My mom continued to renew her driver's license, but she never drove. She became much too anxious. She drove the year before, on our trip to Wyoming, at fifty five miles an hour with her head and neck so stiff with fear that my dad really didn't get the rest he needed from driving. That was the last time she ever drove, ever. So Mom would not be the one in the passenger seat while I learned.
I didn't drive home from Mercer, like some of my friends were allowed to do. Dad, though, did have me drive to the school to practice. I turned the right corners fine, but pulling into School Street as a left hand turn proved to be more difficult than I anticipated. I managed somehow to get that little blue Nova up over an eight inch curb, bending the no parking sign. The funny thing is that sign is still there and still bent. Now the world can know.
My dad remained calm. I guess as a practiced instructor of three other teens, he took it all in stride. In the school parking lot, after we somehow got off the curb- I really don't remember how we did disengage the car-I plowed into the fence at the foot ball field. Again, Dad didn't get rattled, quietly instructed me to back up and try again.
We then gave the lessons a break for about a month. Then we drove over to Mercer, going down the big hill on 318 by the Wilson farm. He guided me into gears and we made it down. I went off the road once, just one tire, but I gently returned to the highway. Summer time driving in the country filled me with freedom after my initial nervousness. Dad comfortably relaxed in the seat next to me or so he appeared.
I looked back and wondered how Dad remained peacefully calm, after I rode with my daughters learning to drive. I felt chest pain, imaging that heart attack from anxiety. I reminded myself, if I'm relaxed (or limp) I won't get hurt as much in a collision. I knew though I couldn't close my eyes. I had many sharp intakes of air like my mother used to do.
One day after weeks of practicing driving, three point turns at Farrell High School and parallel parking, I drove over to Mercer to have a state trooper get into the passenger side. I felt confident, but still the officers are stern, not chattering. I listened to his directions with no mishaps. I passed, obtaining another paper with my information on it, that I could drive by myself.

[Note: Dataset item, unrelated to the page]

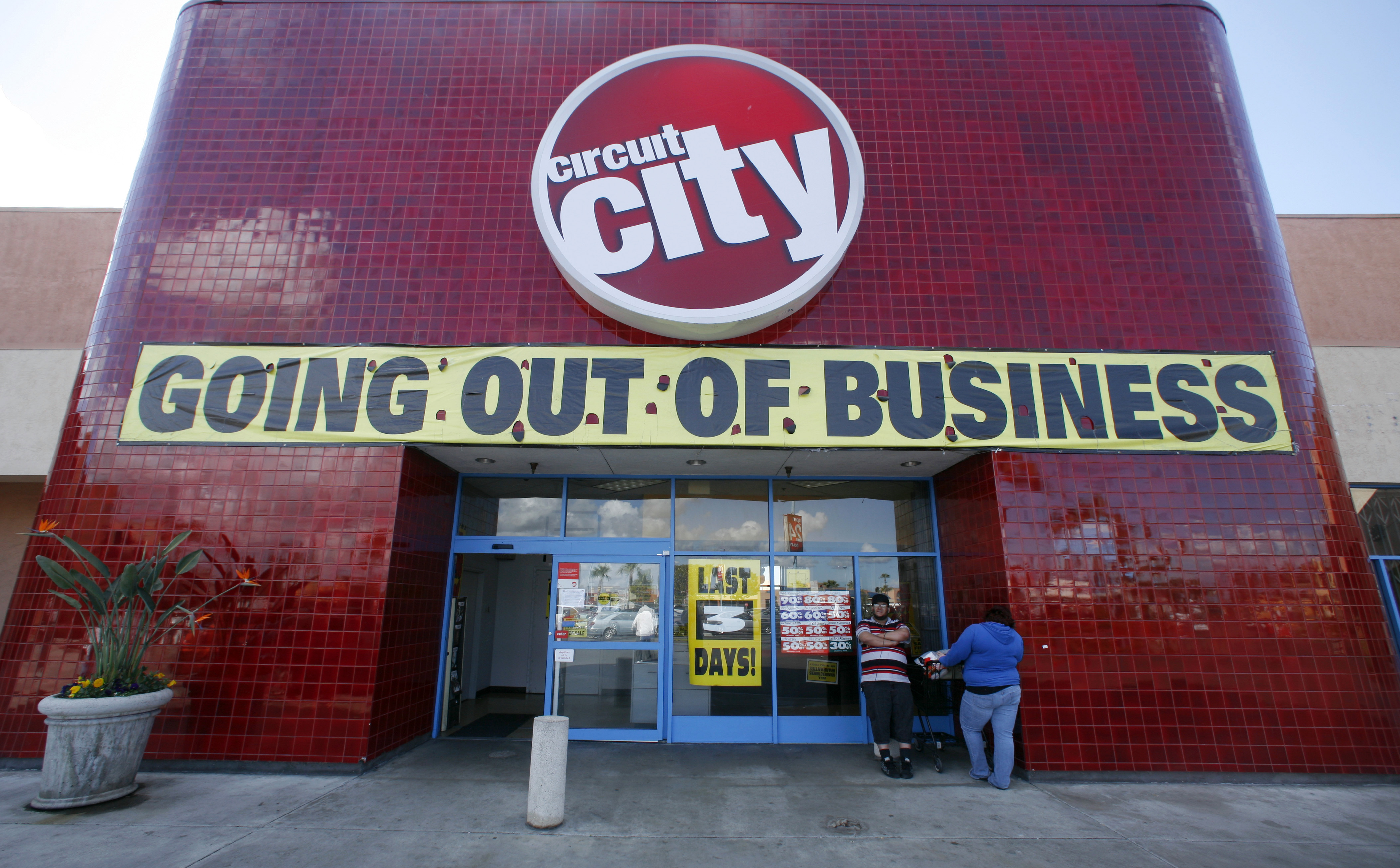A Circuit City retail store in San Diego, California is shown here March 6, 2009 with three days left before the electronics retailer closes its doors for good.   REUTERS/Mike Blake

In August after my Vo-Tech stint, I took a week of in car driver's ed with Mr. V. We drove to New Castle, Youngstown, Mercer on the interstate. We went in circles practicing the clover leaf, entering and exiting the interstate. Every once in a while, the brakes left our control, as Mr. V. pushed his bar to brake us. Usually three students shared this driving experience, two learning in the back as we waited our rotation to drive. We couldn't listen to the cool FM stations, because Mr. V. insisted on "live radio." We couldn't explain to him that the live radio played records, too. No it was WFMJ or WKBN AM only that got air play in the driver's ed car. We ate lunch at McDonald's. We took all day to get our driving time in.
Like my sisters and brother before me, I crashed into our wooden garage door backing out. When we first moved there, Mr. Boal rented a side of the old stone garage. I believe by mutual agreement, he decided it was safer to park on Haywood Street or the church parking lot behind his house. We needed two cars with teen aged drivers.
That first summer of driving I cherish a freedom limited by the eleven o'clock curfew and if we were allowed to have the car. All our parents seemed generous lending us a vehicle, as we drove to the Mall, the park, McDonald's on State Street, where everyone hung out. My husband, not growing up in this area, still does not understand the driving around Buhl Park. I can't explain the right of passage, the element of growing up, finding dates and friends, the freedom of rolled down windows on a clear summer evening and blaring your music, singing with your friends in the car. The car equaled freedom, when you could fill up for a dollar- yes, a dollar.